▶ **PROBLEM**: Give the number of lines in the records below that include "have", and nothing more.

▶ **SUPPLIED RECORDS**:
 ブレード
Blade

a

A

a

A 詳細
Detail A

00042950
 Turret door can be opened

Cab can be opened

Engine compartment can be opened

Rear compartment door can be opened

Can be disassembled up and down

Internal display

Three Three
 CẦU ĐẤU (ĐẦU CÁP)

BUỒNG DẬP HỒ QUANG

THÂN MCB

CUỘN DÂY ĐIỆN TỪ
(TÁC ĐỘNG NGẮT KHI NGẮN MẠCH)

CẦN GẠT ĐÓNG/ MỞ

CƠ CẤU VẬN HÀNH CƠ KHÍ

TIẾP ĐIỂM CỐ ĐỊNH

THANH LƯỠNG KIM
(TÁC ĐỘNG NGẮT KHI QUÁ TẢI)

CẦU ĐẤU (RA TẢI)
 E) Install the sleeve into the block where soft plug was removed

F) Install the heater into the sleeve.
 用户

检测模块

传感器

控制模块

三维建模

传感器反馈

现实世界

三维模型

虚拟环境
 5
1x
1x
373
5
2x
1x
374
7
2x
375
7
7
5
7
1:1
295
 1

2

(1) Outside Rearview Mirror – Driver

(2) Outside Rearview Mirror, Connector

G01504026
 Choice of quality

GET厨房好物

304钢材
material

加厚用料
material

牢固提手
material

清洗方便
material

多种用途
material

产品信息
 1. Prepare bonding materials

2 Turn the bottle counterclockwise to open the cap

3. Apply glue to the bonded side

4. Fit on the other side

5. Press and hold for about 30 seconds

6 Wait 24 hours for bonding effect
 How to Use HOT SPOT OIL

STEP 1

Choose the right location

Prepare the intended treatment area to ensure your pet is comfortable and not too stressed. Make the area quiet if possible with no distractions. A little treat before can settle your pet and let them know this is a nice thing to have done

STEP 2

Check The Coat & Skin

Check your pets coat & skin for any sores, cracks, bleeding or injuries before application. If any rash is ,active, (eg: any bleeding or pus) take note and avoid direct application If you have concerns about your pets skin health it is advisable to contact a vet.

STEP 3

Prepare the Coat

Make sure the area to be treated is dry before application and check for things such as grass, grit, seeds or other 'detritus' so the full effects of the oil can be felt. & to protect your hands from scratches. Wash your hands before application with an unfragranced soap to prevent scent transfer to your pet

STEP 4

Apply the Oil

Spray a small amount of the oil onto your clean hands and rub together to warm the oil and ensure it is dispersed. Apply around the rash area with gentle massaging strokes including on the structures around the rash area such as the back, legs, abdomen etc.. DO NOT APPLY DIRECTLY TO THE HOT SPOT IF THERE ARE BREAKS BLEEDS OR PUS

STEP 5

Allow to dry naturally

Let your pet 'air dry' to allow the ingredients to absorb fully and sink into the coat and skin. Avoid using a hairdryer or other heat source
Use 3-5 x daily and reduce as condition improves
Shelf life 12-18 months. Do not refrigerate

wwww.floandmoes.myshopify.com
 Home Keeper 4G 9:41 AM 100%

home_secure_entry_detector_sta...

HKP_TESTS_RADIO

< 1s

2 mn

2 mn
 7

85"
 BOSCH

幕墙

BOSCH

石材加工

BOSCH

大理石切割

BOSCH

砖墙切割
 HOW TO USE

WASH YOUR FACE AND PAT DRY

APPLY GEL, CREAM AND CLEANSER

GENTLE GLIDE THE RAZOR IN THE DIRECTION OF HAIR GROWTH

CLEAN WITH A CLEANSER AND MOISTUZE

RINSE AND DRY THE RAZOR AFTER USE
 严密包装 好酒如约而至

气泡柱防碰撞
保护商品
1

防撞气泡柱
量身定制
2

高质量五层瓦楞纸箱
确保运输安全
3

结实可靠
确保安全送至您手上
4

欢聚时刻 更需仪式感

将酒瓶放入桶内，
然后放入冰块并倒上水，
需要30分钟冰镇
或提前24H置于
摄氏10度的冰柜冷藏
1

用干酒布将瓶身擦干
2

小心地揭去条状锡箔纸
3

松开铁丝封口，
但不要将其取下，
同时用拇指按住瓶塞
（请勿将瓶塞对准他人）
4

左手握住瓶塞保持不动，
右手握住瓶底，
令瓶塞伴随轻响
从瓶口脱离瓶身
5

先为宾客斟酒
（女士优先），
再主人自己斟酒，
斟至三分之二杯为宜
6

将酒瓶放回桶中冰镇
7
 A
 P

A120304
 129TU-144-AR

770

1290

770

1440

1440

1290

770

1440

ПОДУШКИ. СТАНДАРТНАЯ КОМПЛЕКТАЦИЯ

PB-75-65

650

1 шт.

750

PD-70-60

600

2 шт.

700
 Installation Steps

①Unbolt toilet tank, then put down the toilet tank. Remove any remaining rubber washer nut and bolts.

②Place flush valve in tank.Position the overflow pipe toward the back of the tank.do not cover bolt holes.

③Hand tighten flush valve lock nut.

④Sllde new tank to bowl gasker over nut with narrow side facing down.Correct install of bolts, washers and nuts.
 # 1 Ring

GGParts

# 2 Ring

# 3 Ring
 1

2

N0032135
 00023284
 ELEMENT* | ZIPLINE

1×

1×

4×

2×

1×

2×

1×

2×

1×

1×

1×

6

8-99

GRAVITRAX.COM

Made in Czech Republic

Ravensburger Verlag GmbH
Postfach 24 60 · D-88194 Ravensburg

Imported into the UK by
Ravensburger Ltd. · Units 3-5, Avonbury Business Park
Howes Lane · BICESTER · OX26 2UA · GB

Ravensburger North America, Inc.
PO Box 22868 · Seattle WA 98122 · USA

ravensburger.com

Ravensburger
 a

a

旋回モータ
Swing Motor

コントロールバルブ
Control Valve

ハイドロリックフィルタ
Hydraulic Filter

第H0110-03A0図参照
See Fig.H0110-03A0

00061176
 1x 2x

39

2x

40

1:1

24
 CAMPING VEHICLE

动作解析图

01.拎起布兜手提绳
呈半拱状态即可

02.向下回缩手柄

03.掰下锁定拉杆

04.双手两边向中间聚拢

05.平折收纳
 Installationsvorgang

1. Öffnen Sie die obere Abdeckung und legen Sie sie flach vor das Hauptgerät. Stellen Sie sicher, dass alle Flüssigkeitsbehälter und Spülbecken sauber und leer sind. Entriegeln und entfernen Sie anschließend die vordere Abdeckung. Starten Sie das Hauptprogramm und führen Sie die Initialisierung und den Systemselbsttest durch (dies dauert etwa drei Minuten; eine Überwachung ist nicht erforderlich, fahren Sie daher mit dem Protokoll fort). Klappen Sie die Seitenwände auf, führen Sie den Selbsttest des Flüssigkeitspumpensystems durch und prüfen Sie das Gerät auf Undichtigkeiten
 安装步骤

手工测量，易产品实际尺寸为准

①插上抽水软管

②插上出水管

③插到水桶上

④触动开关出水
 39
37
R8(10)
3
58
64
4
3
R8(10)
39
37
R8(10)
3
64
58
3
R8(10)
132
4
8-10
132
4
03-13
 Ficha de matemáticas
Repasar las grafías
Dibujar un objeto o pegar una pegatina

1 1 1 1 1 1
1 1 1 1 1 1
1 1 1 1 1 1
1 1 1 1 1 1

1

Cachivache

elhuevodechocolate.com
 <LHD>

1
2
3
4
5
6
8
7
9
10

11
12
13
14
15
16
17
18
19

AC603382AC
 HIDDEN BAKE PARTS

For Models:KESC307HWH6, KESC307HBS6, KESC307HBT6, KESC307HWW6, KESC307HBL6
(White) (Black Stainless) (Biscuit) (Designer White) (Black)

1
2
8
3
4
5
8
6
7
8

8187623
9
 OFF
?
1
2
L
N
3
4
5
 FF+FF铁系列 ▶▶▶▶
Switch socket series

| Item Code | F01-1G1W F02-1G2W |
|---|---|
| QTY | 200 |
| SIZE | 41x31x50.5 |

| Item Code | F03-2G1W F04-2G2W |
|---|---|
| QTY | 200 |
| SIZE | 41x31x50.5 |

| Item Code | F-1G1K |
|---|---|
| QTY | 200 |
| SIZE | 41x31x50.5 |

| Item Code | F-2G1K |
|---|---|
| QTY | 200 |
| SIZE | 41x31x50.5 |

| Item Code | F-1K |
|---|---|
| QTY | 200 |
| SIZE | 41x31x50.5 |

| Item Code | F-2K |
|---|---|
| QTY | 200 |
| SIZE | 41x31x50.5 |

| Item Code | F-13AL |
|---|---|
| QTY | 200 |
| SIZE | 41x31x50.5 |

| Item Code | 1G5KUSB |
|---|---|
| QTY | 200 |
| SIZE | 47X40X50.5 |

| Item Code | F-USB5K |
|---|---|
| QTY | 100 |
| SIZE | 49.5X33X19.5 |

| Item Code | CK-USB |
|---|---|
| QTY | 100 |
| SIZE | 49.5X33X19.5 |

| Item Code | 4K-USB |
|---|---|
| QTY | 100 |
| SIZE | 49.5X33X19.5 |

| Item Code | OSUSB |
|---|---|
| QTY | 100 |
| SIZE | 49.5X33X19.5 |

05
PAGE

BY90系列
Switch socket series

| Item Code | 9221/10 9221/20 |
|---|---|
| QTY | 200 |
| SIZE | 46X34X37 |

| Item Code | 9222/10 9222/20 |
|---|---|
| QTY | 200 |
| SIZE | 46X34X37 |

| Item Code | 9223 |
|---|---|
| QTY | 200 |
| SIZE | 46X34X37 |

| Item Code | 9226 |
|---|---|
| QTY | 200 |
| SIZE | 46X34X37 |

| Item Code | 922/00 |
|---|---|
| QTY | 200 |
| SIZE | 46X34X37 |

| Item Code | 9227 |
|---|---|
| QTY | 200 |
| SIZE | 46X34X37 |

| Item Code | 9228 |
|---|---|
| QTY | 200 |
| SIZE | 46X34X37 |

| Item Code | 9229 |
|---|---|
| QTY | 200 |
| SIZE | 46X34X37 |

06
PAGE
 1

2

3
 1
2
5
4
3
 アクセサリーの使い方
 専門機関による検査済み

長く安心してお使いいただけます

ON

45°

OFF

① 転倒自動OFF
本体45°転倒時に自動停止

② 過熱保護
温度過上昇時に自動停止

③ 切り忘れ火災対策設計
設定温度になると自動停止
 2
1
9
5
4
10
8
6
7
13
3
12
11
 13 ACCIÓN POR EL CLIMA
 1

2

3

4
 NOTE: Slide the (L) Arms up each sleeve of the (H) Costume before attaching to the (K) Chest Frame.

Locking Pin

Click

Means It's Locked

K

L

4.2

▶ **WORKED SOLUTION**: 2